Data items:

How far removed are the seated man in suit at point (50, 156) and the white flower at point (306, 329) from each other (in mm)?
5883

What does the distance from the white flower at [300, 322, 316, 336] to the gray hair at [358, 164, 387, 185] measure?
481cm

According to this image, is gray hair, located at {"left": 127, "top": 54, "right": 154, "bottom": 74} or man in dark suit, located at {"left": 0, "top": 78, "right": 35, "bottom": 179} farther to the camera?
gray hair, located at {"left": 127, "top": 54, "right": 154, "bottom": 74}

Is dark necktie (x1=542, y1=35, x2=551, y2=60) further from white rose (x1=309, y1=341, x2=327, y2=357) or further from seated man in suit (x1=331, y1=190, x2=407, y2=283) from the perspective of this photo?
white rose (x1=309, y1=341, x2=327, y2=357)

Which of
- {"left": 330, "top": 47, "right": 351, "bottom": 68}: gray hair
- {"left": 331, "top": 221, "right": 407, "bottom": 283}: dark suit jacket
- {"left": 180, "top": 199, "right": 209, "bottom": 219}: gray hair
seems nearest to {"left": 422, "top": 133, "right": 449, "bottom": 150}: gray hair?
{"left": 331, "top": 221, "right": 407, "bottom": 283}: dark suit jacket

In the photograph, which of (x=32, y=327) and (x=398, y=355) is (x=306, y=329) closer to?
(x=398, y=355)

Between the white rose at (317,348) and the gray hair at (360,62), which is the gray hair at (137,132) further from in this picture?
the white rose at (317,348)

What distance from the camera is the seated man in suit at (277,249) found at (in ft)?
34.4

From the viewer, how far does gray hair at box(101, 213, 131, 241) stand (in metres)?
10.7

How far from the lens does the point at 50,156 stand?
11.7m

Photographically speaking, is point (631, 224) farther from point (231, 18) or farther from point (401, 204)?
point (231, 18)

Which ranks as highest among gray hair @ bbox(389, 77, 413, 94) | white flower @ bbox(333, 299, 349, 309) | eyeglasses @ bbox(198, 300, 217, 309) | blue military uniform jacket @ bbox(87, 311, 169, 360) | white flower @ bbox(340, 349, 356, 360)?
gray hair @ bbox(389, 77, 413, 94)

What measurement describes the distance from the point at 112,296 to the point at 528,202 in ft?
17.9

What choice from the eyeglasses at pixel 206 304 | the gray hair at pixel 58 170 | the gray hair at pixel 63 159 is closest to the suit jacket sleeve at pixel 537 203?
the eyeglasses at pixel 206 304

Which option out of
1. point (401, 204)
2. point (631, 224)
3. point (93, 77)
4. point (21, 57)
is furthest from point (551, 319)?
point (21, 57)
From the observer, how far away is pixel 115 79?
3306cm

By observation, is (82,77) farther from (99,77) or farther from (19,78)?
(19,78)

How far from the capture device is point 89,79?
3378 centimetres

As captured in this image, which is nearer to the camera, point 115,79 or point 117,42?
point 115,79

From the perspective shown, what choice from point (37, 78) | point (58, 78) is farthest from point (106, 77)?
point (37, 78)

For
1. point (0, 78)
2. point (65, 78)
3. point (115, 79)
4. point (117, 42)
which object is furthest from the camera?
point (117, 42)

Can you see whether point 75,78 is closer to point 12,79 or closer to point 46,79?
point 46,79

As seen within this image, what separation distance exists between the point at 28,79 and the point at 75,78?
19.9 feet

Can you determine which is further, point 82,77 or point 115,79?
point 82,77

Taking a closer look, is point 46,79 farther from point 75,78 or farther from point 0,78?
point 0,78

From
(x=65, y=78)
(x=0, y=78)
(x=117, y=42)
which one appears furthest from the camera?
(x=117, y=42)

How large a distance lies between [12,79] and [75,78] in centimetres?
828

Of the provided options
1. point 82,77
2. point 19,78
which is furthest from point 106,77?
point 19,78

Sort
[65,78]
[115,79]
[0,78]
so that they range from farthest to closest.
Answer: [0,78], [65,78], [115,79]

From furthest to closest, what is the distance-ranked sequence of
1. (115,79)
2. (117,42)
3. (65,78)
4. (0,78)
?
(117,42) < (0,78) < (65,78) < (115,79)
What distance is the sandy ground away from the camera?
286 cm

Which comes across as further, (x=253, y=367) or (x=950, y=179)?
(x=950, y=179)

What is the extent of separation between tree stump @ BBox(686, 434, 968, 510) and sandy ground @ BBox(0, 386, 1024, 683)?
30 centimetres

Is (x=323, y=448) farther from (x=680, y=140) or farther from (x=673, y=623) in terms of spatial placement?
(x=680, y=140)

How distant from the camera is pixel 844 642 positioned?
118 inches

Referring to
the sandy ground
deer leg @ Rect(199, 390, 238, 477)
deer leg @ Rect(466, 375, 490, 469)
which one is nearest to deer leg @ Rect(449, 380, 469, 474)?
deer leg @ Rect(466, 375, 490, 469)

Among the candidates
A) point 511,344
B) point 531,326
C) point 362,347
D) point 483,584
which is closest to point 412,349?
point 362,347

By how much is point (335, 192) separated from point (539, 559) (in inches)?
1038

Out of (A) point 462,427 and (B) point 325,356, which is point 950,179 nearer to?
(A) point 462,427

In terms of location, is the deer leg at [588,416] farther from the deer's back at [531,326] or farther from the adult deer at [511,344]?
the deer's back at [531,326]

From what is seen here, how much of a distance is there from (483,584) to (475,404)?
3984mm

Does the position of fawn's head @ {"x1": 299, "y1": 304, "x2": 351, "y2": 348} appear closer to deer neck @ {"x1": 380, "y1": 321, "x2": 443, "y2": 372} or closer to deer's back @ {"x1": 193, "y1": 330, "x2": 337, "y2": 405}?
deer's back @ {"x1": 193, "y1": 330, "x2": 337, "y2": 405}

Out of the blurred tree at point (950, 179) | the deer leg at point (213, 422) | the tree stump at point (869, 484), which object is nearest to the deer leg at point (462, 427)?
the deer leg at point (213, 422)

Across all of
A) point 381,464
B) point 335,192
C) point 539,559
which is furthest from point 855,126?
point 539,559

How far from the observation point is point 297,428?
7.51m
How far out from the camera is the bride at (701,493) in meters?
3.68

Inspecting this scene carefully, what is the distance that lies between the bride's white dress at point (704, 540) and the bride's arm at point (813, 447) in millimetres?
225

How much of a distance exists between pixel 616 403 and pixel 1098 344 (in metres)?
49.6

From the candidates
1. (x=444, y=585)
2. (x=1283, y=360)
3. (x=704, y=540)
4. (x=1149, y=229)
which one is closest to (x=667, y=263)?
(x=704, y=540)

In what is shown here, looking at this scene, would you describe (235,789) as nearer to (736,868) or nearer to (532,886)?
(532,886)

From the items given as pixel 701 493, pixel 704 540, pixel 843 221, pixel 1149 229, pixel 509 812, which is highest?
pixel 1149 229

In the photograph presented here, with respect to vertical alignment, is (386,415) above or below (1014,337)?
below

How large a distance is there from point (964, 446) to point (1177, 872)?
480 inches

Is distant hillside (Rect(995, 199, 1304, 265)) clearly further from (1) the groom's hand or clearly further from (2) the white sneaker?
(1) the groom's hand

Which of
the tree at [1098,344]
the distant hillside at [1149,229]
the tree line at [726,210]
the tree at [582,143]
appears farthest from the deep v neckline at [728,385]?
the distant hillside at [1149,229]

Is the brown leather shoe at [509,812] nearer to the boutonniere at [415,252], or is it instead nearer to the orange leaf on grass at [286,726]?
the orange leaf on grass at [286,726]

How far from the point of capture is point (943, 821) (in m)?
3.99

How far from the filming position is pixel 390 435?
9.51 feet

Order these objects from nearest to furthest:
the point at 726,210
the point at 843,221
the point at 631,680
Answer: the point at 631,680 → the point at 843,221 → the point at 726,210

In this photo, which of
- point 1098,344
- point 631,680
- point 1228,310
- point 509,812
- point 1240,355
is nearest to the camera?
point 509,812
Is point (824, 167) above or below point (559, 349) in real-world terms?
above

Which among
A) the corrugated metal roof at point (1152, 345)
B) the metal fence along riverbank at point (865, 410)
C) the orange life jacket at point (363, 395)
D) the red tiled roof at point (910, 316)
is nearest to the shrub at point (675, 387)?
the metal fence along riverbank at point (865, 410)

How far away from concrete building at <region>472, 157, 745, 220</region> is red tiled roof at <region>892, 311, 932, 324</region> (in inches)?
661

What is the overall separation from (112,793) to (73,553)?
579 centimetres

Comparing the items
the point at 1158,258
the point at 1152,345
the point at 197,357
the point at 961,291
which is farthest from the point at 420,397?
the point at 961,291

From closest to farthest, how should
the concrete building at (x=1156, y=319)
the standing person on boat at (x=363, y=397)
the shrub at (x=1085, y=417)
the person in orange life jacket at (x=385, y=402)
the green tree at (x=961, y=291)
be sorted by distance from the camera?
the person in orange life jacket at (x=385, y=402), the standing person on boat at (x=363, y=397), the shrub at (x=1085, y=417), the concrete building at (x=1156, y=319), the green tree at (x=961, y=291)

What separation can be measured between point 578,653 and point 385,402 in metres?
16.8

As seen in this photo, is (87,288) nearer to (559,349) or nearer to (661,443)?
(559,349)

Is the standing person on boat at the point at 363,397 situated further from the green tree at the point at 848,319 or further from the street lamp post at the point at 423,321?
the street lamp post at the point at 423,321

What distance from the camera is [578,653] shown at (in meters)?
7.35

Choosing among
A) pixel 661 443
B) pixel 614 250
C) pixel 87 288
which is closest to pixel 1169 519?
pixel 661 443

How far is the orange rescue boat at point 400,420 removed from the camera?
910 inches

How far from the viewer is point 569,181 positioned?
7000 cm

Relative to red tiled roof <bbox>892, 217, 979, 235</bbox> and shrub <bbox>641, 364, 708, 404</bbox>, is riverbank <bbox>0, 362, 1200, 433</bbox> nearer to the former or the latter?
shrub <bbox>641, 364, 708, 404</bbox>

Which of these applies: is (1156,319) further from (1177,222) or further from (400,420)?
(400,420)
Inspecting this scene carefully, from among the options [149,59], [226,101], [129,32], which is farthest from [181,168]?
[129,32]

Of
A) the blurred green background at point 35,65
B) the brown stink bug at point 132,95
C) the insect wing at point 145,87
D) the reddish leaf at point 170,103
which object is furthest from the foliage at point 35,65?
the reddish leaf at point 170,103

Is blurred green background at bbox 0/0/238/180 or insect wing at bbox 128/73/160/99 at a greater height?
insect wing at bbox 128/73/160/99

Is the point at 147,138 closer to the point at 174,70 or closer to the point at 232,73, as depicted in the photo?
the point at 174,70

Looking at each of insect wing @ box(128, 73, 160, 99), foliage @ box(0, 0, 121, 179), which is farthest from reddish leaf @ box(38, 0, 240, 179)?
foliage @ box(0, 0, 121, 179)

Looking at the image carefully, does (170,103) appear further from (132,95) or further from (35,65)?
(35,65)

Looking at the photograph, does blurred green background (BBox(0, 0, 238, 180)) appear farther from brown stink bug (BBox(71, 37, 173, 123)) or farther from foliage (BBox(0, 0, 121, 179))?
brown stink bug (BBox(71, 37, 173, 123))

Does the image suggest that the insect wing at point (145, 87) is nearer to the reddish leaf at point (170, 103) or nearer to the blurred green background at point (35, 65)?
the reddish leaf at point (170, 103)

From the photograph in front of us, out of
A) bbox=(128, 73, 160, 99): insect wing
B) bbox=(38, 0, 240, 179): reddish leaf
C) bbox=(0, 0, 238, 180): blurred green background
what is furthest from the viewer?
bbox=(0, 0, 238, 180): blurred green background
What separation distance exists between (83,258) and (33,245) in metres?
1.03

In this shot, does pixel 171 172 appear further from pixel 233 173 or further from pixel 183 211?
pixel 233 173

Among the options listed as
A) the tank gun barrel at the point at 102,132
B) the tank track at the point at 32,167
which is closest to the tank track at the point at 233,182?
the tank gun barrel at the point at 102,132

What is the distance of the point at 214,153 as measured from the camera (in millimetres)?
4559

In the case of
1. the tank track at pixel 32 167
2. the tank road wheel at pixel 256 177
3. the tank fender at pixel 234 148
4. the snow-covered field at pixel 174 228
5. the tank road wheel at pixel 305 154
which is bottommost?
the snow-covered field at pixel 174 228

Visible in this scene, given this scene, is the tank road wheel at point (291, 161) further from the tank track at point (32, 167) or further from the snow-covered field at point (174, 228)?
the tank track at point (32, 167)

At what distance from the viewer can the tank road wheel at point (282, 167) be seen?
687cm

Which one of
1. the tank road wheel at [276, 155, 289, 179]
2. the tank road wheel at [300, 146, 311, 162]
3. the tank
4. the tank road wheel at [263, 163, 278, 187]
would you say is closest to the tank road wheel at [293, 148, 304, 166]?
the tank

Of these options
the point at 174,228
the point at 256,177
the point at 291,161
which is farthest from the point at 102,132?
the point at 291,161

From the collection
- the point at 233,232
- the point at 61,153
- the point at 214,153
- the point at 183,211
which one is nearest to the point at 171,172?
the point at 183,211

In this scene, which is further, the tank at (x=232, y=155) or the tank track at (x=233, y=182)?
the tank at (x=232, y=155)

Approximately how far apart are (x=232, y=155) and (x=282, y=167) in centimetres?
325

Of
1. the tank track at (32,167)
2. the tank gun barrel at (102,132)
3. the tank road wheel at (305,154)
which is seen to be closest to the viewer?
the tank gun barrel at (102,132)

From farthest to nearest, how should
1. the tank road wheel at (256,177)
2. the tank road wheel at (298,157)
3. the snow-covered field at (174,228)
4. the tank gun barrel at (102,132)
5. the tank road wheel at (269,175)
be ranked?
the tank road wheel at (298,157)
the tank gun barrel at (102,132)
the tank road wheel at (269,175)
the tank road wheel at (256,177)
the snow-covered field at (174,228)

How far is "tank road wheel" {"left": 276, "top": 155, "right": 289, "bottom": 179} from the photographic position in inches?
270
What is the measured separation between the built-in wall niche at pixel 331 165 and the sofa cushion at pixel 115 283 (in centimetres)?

WHAT YOU NEED TO DO: The lines to reproduce run from the line containing "position in inches?" to the end of the listing; write them out exactly and add nothing.

RESPONSE BELOW:
How far is "tank road wheel" {"left": 276, "top": 155, "right": 289, "bottom": 179} from the photographic position in inches?
270
What is the measured separation between the built-in wall niche at pixel 331 165 and the sofa cushion at pixel 115 283 (in centimetres)?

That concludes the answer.